***** SUPPLIED ENTRIES *****

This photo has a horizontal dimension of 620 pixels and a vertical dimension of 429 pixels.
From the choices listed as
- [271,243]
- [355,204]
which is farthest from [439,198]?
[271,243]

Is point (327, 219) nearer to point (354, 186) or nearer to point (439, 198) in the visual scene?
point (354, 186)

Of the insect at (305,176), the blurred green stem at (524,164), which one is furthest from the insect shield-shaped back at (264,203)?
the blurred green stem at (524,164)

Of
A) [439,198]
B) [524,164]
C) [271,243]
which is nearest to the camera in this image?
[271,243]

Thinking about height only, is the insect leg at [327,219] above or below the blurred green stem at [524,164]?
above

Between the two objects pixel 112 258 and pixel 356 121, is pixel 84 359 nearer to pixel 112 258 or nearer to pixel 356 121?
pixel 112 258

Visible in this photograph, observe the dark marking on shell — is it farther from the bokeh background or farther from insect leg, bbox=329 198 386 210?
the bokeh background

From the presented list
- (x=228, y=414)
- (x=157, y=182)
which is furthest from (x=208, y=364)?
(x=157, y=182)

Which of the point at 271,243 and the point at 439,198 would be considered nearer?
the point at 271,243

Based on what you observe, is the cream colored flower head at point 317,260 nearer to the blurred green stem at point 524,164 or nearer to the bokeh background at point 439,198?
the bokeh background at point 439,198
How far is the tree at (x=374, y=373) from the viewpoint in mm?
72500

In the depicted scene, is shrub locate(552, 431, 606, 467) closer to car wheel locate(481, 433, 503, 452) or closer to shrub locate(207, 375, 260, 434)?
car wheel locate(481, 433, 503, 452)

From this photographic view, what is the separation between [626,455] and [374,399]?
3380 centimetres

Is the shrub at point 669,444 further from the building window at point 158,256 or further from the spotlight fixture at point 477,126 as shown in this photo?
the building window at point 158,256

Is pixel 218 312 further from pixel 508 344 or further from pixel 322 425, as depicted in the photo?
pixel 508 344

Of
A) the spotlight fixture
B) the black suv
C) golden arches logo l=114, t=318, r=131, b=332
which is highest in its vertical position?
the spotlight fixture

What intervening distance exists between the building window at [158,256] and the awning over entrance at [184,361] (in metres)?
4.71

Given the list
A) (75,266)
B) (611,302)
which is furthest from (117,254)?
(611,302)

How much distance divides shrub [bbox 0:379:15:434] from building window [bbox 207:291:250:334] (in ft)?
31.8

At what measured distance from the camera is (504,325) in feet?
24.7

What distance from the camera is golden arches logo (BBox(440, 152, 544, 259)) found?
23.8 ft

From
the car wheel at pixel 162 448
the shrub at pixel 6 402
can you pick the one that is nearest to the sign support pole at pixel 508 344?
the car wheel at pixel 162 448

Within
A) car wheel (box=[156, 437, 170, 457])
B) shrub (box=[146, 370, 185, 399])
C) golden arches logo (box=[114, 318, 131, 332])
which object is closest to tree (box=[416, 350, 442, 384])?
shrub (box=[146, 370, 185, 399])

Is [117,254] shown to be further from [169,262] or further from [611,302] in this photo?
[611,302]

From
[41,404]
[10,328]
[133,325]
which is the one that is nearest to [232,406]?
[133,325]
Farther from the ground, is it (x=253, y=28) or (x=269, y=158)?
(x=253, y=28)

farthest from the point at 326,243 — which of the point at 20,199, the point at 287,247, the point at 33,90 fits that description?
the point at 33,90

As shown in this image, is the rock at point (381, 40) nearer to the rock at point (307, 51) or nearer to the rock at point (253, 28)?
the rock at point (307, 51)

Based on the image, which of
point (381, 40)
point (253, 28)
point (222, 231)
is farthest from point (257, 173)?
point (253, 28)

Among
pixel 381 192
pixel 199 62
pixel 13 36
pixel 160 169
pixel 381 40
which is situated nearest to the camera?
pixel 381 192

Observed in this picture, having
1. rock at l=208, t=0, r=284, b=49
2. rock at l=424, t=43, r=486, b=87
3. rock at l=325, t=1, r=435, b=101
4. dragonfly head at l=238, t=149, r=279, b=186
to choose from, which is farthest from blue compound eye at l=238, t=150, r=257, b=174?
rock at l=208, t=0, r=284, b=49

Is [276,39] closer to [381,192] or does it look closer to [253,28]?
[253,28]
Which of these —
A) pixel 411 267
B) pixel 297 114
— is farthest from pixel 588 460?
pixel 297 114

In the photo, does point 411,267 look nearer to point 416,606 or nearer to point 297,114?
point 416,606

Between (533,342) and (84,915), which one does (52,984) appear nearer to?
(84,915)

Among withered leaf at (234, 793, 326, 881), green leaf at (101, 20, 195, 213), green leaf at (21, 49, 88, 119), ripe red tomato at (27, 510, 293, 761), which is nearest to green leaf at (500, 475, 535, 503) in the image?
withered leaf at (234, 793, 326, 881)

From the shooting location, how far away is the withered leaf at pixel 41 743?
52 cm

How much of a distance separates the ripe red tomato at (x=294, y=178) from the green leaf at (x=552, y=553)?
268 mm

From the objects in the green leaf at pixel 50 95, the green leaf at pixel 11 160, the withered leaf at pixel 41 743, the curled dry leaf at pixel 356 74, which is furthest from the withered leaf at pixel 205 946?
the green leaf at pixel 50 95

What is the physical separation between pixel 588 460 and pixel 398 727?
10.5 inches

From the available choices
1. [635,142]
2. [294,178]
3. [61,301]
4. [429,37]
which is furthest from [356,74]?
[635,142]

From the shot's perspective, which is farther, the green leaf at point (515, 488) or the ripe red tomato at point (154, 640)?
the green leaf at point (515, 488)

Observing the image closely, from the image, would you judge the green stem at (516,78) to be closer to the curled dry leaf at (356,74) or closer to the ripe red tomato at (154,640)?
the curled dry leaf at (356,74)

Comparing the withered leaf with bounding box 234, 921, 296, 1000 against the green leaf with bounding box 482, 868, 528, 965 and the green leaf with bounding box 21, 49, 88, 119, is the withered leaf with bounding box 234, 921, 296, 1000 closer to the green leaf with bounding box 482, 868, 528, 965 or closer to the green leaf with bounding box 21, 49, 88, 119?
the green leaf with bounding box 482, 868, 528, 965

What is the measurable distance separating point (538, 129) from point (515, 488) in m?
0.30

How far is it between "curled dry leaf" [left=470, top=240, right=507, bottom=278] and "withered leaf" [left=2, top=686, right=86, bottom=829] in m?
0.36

*****

Lay out the rows from the line with "In the depicted" to the line with "3380 centimetres" as a two-column CSV with the headers input and output. Give one CSV line per row, put each row's text and its answer in quoted fields, and replace any line breaks with spaces.

> **FULL RESPONSE**:
input,output
"In the depicted scene, is shrub locate(552, 431, 606, 467) closer to car wheel locate(481, 433, 503, 452) or closer to shrub locate(207, 375, 260, 434)?","car wheel locate(481, 433, 503, 452)"
"From this photographic view, what is the separation between [626,455] and [374,399]?","3380 centimetres"